For MTK, this is not a big problem, I guess, because it is possible to use numeric linearization (a different function than symbolic linearization) and get the correct results.

It is still puzzling that substitution of numeric values into the symbolic MTK matrix doesn’t seem to work for my case.

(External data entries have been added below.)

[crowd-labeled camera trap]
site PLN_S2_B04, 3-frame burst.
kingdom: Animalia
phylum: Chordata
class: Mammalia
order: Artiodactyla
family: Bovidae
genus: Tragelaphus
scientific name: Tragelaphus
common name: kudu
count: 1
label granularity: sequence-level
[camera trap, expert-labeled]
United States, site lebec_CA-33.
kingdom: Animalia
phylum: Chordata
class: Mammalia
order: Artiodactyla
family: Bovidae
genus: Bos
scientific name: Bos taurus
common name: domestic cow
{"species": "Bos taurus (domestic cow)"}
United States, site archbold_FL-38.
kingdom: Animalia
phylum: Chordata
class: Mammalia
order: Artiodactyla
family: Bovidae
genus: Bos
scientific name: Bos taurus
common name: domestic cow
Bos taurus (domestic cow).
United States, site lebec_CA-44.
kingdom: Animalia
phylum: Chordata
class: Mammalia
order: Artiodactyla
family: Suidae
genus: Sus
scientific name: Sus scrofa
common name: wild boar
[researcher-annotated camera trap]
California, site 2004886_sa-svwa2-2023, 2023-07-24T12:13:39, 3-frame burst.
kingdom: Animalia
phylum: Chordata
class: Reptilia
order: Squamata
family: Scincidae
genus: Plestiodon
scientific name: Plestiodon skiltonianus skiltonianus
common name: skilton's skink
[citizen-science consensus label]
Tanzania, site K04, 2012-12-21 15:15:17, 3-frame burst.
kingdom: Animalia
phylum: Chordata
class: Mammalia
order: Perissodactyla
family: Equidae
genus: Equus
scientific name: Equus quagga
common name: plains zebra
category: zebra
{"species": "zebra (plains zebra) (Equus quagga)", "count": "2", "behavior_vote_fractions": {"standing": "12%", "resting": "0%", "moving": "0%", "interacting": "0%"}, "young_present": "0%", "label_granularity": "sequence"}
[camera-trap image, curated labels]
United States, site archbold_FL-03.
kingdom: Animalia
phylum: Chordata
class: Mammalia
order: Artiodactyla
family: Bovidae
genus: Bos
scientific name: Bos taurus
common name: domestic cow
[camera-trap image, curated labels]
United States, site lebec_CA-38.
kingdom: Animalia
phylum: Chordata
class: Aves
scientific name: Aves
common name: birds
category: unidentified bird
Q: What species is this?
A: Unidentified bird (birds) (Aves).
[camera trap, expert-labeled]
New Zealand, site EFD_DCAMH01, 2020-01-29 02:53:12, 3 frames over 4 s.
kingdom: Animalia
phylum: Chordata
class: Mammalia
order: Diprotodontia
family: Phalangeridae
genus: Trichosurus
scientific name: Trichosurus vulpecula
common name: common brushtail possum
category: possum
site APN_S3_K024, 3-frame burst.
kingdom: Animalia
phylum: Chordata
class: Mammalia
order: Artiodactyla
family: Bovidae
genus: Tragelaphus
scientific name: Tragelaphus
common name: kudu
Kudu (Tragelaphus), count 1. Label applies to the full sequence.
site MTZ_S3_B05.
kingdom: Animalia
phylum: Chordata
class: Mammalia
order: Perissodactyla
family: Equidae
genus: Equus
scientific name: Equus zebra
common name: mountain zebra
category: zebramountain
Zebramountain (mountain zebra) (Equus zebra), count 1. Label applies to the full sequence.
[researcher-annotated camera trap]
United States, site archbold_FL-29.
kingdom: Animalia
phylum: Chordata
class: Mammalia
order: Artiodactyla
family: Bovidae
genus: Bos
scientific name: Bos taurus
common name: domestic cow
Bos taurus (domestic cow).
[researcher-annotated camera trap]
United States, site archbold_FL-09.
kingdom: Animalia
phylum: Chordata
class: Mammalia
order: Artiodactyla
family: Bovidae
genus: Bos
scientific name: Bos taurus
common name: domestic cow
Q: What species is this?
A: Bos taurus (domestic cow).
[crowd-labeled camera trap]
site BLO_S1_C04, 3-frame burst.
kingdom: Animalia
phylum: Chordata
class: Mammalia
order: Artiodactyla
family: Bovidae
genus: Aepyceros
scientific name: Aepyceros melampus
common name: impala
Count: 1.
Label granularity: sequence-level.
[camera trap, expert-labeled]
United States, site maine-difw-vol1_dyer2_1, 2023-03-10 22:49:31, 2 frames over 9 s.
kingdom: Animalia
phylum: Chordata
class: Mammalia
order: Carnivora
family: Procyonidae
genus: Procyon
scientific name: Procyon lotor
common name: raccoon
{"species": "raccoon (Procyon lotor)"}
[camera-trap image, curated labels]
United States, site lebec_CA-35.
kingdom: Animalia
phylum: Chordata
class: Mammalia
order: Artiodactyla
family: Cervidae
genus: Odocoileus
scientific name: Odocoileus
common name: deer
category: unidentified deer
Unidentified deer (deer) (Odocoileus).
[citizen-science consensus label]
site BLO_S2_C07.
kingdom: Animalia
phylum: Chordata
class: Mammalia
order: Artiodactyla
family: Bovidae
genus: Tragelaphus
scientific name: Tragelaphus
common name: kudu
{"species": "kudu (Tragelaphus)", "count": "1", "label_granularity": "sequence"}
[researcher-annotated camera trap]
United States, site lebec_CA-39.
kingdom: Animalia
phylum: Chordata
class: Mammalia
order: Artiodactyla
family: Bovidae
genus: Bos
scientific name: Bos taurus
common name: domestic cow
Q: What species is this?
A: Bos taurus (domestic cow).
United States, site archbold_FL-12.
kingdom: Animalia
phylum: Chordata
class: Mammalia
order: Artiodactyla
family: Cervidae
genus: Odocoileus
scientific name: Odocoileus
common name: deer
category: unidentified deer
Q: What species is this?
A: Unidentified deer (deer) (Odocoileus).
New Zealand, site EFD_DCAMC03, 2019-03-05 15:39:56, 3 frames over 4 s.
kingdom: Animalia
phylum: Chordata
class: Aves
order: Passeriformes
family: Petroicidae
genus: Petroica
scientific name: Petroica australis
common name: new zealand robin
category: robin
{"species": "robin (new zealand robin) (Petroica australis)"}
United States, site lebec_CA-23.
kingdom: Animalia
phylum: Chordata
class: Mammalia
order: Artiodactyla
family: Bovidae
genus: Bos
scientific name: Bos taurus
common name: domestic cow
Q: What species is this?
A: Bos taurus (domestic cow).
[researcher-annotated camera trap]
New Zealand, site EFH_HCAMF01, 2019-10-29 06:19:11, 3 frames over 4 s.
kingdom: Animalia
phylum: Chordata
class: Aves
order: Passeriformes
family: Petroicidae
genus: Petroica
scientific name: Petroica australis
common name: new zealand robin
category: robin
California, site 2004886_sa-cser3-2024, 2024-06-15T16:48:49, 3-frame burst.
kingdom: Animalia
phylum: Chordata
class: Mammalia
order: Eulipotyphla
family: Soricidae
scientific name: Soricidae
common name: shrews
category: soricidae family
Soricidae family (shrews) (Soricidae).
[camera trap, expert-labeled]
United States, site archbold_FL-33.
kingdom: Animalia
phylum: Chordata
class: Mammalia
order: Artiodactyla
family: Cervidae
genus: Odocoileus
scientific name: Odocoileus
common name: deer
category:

It looks like the element type of the returned matrices are no longer Num, does it work if you first do Num.(A)?

1 Like

Yes, then it works. A small caveat… I have streamlined the code slightly:

op_par = ModelingToolkit.defaults(tank)  # tank is the model
name_s = unknowns(tank)  # I use "_s" because I wrote the code when unknowns were still known as "states". 
op_unk = Dict(name_s .=> s_ss)   # s_ss is the steady state/unknowns
op_point = merge(op_par, op_unk)

The following works:

julia> substitute(Num.(substitute(mats.A, op_unk)), op_par)
1×1 Matrix{Float64}:

What is still weird, is that the following does not work:

julia> substitute(mats.A, op_point)
1×1 Matrix{SymbolicUtils.BasicSymbolic{Real}}:
 -1 / (6NaNMath.sqrt(0.1A*ρ))

– here, if I use the Num mapping on this result, it is converted into a Num matrix, but the values for A and rho are still not inserted. Which is contrary to when I did the similar thing to the matrix generated from my own symbolic linearization function.

In Summary: something has changed in that substitution does not return a Num matrix any more. I don’t know whether that change lies in Symbolics or elsewhere, and whether it is intentional or not.

I have another problem with numeric linearization, but I’ll open another thread for that problem.

I meant to call Num on A before calling substitute.

Ah. OK. But:

So it seems to me that the matrix is of type Num when returned from the linearize function, and that substitute converts it into another type.

I tried to apply Num to the matrix prior to first substitute, but that had no effect.